No, I was specifically obsessed with Columbus, because it would soon become my home — and I had never even visited.
So imagine my delight when my hobbies converged and I found a Columbus city guide on my favorite blog, Design*Sponge. It was written in a friendly, conversational tone, highlighted everything from contemporary art galleries to greasy spoon diners, and made me feel like this whole moving-700-miles-to-a-new-city-sight-unseen thing wasn’t so crazy, after all. I bookmarked it and returned to it often, always noticing new details to add to my growing mental map of the city I’d soon call home.
At some point I took a break from my fevered Columbus research to learn more about the author of my trusty guide: Eva Jorgensen, founder of Sycamore Street Press.
Up to this point in my life, I think I had a pretty typical fondness for snail mail. Growing up in the 90s, I’d sent and received my fair share of letters and postcards. Max and I had made our first 6-month stint of long-distance a little sweeter by writing each other letters in addition to emails. As a kid, I’d hoard those free notepads hotels used to put in your room, and I looked forward to school supply shopping all summer, but I had certainly never heard of a letterpress or noticed that “stationery” is spelled with an “e.”
Clicking away from the Columbus city guide to the Sycamore Street Press website was the moment that this all changed. The delicate, artful designs and simple but thoughtful sentiments I saw as I scrolled through their cards were unlike anything I’d ever seen on a card rack. I googled “letterpress” and found myself gazing at a piece of machinery that looked so fantastically “old world,” I was shocked that humans had been smart enough to keep them around after the advent of the inkjet.
The idea that Eva, the author of my trusty city guide, spent her days designing and printing things by hand, on a big piece of antique machinery… well, I couldn’t imagine a more beautiful, satisfying pursuit. It didn’t matter that a moment before I hadn’t ever heard of a letterpress, or that I knew nothing about typesetting, or lettering, or drawing, or design — I had a new line entry on my mental list of dream jobs.
When I returned to the city guide, I paid new attention to one item on her list: a stationery shop called On Paper.

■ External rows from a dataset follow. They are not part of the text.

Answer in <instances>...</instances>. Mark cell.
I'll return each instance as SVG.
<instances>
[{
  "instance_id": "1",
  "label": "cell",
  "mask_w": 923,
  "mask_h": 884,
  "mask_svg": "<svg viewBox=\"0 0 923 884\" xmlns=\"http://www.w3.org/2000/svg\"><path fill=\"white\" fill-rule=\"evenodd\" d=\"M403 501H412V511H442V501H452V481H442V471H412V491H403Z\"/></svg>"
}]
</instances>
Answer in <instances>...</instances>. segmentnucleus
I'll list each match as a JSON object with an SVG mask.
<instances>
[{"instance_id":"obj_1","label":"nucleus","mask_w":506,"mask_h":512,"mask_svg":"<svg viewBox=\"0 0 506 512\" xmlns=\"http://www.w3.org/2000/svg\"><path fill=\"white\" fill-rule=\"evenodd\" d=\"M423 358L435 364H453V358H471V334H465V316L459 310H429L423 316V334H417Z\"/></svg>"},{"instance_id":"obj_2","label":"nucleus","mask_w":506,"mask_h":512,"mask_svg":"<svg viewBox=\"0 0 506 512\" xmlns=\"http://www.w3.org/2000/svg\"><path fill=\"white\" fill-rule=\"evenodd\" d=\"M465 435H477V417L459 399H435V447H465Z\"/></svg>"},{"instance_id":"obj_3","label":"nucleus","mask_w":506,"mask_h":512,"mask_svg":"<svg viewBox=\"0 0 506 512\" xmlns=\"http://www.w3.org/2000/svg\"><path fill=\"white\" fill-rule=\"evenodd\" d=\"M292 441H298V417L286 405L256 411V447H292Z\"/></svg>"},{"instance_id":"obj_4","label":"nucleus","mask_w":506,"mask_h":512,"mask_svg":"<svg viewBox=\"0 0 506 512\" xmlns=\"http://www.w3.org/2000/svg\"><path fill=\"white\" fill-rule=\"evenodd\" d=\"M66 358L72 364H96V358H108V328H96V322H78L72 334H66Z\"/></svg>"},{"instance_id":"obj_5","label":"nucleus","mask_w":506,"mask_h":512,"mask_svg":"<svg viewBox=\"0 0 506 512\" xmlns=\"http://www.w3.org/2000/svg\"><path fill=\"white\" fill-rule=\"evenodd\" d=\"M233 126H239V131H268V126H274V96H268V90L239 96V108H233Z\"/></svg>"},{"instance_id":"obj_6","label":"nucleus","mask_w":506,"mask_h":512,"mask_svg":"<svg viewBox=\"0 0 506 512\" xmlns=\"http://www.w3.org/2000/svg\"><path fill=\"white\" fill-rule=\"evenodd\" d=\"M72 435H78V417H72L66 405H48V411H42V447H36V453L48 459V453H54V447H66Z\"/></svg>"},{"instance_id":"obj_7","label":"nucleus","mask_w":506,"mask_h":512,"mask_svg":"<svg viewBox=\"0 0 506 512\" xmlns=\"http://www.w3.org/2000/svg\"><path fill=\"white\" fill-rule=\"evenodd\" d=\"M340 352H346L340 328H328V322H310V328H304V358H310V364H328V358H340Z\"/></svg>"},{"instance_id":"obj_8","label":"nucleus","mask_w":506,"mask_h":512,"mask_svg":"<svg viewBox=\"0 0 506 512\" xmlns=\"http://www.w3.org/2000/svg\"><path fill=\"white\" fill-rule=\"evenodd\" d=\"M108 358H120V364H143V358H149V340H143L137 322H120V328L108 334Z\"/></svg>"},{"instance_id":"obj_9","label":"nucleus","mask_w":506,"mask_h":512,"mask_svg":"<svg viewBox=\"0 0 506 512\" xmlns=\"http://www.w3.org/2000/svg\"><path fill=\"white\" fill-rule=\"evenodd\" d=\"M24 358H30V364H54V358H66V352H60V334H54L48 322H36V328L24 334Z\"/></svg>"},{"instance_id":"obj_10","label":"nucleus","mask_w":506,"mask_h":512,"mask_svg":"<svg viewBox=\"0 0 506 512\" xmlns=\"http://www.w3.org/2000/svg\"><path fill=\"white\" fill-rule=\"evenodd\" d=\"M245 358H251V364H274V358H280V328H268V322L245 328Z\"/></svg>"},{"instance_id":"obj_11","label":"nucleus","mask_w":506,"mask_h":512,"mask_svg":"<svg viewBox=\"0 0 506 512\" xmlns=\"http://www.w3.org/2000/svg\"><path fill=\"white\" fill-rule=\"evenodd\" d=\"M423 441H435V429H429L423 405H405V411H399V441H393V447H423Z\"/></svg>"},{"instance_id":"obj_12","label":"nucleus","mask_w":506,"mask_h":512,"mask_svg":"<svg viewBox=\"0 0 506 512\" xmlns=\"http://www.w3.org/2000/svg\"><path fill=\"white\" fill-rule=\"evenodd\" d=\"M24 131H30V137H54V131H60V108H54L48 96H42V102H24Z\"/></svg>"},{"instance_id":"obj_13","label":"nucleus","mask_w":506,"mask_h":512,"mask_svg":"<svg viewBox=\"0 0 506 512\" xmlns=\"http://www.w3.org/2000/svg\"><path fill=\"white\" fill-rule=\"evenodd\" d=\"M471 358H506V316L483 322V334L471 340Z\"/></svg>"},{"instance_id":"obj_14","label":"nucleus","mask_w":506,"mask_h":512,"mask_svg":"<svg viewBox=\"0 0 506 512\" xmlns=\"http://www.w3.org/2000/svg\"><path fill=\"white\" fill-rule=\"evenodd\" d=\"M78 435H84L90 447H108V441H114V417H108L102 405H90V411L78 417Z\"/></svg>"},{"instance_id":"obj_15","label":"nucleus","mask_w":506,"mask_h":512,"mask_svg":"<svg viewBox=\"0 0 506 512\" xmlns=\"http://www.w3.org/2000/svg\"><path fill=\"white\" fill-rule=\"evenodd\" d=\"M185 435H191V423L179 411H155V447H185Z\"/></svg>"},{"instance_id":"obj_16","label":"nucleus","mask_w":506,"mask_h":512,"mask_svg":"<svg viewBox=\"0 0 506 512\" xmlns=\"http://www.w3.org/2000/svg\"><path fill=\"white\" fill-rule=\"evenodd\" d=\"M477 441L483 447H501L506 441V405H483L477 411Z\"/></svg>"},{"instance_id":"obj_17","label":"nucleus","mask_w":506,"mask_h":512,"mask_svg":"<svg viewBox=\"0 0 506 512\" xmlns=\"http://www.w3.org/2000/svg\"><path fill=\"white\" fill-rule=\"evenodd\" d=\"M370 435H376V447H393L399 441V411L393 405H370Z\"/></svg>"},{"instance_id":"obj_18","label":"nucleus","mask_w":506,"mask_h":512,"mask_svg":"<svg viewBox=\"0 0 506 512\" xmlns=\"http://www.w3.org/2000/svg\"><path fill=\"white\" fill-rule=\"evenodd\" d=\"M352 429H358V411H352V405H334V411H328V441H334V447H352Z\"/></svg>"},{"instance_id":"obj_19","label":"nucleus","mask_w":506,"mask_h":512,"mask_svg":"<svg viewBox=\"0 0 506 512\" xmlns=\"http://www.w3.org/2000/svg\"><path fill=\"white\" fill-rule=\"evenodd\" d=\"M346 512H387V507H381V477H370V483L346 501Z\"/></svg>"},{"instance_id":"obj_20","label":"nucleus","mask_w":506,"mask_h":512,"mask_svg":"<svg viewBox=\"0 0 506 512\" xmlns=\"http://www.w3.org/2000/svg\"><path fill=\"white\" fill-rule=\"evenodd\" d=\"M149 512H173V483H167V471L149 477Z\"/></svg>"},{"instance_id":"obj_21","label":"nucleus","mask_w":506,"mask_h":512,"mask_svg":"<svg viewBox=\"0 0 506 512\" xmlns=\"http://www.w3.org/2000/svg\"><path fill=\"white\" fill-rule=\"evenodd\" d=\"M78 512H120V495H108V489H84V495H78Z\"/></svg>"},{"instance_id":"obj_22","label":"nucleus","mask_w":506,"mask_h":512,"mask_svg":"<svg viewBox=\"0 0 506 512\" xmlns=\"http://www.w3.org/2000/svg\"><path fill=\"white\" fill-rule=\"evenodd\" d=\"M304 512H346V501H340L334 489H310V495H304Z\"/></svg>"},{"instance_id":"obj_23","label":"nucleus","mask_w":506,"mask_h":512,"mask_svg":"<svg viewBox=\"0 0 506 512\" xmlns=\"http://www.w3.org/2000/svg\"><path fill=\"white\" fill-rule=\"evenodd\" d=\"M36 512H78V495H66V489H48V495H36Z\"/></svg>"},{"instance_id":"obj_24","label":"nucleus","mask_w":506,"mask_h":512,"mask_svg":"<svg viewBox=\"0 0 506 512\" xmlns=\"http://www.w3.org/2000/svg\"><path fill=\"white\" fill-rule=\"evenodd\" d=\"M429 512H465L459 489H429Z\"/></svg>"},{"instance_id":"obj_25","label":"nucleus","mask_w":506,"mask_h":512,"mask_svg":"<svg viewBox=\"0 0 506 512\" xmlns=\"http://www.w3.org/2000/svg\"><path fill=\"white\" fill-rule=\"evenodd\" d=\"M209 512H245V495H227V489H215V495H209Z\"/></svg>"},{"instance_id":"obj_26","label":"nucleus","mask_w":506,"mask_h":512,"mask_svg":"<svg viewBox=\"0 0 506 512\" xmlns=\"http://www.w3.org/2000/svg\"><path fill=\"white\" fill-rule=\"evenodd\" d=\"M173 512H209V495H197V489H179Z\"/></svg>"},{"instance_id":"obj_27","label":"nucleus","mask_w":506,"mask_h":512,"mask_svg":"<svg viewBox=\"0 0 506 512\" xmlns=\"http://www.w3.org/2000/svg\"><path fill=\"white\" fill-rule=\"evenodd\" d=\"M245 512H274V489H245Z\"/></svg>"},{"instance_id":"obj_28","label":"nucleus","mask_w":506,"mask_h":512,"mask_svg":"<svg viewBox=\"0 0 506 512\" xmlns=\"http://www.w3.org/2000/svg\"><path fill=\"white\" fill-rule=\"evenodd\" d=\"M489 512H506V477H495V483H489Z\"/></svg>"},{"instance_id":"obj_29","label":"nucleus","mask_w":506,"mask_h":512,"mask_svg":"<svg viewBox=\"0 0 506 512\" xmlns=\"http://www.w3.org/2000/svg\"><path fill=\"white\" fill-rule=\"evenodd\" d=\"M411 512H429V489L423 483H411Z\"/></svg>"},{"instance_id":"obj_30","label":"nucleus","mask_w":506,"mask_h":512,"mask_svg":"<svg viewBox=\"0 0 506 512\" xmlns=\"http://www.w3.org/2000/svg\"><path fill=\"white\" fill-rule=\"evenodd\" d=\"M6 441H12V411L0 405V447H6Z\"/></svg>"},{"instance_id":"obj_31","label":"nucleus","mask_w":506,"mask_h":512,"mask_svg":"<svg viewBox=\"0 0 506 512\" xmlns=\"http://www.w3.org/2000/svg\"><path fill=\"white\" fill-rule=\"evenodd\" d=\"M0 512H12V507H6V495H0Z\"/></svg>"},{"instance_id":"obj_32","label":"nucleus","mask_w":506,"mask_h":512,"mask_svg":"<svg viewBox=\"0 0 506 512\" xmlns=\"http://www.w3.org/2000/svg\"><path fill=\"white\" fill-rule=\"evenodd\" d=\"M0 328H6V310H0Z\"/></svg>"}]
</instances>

Eva had commented “I worked here when I first moved to Columbus, and I think I’d spend most of every paycheck on all their lovely paper goods!” I couldn’t wait to see a shop that had been an inspiration to my newest creative role model.
I’m getting ahead of myself; tomorrow I’ll tell you all about my love of On Paper, and the key role that it wound up playing in my creative growth. But I will say this: the first time I walked into the shop, the first card I happened to pick up was a Sycamore Street Press design. I couldn’t help but take it as a good omen.
I’ve never met Eva Jorgensen, but for seven years now she has unwittingly been one of my role models. I’ve been following Sycamore Street Press ever since that fateful evening in the video store, and it’s been incredible to see how the brand has evolved and grown over the years.
So Eva, if you're reading this — thank you. Back in 2010, I was grateful you were willing to share your experiences with the world, because you helped me find a home for myself in a new place. But looking back today, I can see that your talents and vision have also inspired me to find my own creative path.